How to reclaim PPI on behalf of a deceased relative
If going through a relative's paperwork after they've died, it's always a good idea to check if they paid PPI which could be reclaimed by the beneficiaries of their estate.
If a PPI policyholder has died, any money owed becomes part of their estate, so the person who inherits is entitled to reclaim, though let the executor – the person appointed to carry out the wishes expressed in the will – know too. If there's no will, the right to reclaim follows the rules of 'intestacy' – see the Gov.uk website for more info. It's worth noting though there may be problems proving what happened at the time of the sale of the PPI if only the policyholder was present.
Never pay a claims company to reclaim PPI you're owed, or you could lose a large chunk of your compensation in fees. See the PPI Reclaim guide for full help on how to do it for free.
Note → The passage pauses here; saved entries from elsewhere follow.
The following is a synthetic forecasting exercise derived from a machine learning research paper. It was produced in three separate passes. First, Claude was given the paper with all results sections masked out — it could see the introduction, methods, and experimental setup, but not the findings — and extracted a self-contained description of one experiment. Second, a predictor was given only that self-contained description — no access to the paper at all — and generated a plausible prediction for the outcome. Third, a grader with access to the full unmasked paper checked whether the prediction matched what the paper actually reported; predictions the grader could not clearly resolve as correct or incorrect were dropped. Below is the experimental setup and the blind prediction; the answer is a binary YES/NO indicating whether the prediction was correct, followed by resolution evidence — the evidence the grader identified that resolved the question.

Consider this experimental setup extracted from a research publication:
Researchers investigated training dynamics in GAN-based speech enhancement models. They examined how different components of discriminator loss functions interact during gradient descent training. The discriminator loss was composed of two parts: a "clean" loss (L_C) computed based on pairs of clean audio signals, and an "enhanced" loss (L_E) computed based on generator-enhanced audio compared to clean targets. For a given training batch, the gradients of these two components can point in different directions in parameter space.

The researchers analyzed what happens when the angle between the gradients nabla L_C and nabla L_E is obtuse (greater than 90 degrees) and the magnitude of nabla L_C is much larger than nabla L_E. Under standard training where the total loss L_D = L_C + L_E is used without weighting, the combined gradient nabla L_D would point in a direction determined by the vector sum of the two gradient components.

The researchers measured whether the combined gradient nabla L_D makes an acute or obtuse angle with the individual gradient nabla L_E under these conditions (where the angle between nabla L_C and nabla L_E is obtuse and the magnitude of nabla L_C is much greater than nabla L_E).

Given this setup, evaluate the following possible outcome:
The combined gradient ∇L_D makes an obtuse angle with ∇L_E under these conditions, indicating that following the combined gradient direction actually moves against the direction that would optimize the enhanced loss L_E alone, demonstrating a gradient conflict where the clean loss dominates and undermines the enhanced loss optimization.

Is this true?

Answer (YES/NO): YES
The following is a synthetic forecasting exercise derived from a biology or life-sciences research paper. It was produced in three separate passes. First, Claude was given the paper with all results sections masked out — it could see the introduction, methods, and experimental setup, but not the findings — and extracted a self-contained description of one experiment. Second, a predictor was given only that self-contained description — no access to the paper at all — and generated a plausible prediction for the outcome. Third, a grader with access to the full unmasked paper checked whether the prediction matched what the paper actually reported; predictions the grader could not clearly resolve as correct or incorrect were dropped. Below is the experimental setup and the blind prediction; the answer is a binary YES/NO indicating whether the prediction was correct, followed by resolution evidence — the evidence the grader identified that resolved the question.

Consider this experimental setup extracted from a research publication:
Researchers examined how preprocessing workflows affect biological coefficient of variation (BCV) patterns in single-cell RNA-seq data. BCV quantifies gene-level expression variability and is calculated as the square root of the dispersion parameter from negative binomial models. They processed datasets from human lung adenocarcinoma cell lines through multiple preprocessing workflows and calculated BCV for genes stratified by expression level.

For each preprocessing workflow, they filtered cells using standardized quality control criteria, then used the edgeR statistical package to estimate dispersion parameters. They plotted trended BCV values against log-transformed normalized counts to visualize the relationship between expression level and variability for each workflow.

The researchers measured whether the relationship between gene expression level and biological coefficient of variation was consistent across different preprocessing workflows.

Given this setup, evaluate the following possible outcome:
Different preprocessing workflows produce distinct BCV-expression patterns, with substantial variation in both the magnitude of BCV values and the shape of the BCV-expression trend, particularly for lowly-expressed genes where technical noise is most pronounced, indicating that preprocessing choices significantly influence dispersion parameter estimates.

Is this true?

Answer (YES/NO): YES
Is this MSE's biggest-ever PPI success?
Surprisingly, it isn't – in fact, it's not even close. In 2012 MSE reported how a father from Essex received an astonishing £82,000 for mis-sold PPI.
HSBC wouldn't tell us the biggest compensation it had paid out, as the bank doesn't comment on individual cases, but a spokesperson says: "Where it's clear PPI has been mis-sold, HSBC will always redress customers ensuring they are put back into the position they would have been in should PPI have never been taken".
The spokesperson adds: "While we do not comment on individual complaint cases, HSBC will expedite and prioritise complaints where the complainant may be subject to financial difficulty or other forms of vulnerability".